Personal information
- Full name: John Wilson Fairweather
- Date of birth: 12 August 1924
- Place of birth: Dornoch, Scotland
- Date of death: December 1989 (aged 65)
- Place of death: Bath, England
- Position: Right-half

Youth career
- Queen of the South

Senior career*
- Years: Team / Apps / (Gls)
- 0000–1944: Annan Athletic
- 1944–1947: Blackburn Rovers / 0 / (0)
- 1947–1948: Cowdenbeath / 10 / (0)
- 1948–1950: Carlisle United / 1 / (0)
- 1950–1953: Bath City

Managerial career
- 1953–1956: Frome Town

= Wilson Fairweather =

Scottish footballer

John Wilson Fairweather (12 August 1924 – December 1989) was a Scottish footballer who played as a right-half.

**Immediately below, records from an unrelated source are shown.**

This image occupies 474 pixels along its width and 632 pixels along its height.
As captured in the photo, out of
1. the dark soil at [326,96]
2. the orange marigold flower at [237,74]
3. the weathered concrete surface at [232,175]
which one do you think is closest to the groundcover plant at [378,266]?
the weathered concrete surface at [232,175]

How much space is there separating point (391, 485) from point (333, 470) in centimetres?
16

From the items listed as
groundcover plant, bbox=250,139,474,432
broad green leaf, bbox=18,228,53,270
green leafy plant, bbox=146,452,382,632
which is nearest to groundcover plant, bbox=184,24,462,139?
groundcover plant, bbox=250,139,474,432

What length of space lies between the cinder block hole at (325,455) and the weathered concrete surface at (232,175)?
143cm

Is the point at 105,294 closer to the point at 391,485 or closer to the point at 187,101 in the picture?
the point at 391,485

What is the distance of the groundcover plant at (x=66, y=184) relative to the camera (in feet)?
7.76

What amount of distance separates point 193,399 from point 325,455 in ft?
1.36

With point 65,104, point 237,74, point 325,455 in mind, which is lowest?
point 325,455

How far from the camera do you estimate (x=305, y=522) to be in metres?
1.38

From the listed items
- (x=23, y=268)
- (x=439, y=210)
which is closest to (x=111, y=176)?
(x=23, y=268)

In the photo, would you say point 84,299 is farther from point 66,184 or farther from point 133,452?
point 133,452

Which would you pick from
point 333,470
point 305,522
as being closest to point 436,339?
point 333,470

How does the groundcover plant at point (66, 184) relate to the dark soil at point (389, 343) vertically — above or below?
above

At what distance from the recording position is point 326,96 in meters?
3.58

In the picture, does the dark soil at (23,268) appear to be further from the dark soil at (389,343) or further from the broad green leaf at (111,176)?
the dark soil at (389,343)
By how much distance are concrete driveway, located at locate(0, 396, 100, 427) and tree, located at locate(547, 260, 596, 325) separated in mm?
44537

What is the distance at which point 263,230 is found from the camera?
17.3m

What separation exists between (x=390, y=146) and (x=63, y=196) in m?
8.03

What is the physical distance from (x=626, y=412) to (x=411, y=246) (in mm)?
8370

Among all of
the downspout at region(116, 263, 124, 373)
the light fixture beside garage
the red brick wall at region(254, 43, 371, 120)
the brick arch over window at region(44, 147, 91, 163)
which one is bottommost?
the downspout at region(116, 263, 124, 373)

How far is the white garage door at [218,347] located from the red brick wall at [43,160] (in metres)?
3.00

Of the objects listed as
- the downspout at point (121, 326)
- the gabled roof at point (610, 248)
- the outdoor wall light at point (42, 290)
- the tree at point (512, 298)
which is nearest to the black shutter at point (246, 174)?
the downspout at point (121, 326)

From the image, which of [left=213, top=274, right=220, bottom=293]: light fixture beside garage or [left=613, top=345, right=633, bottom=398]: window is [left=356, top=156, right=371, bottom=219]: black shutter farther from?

Fairweather, known as Jock, played for Queen of the South and Annan Athletic before joining English club Blackburn Rovers in April 1944. He moved to Cowdenbeath in 1947 and made 10 appearances. He then returned to England in November 1948 to join Carlisle United, where he made a single Football League appearance.

He was enlisted by Bath City for the 1950–51 season, joining fellow new recruits Trevor Jones, Tommy Edwards, and George Adams, and spent three seasons with the club.

Fairweather went on to manage Frome Town and led the club to an FA Cup first-round game against Leyton Orient in 1954. He returned to Bath City as reserve team coach in July 1956.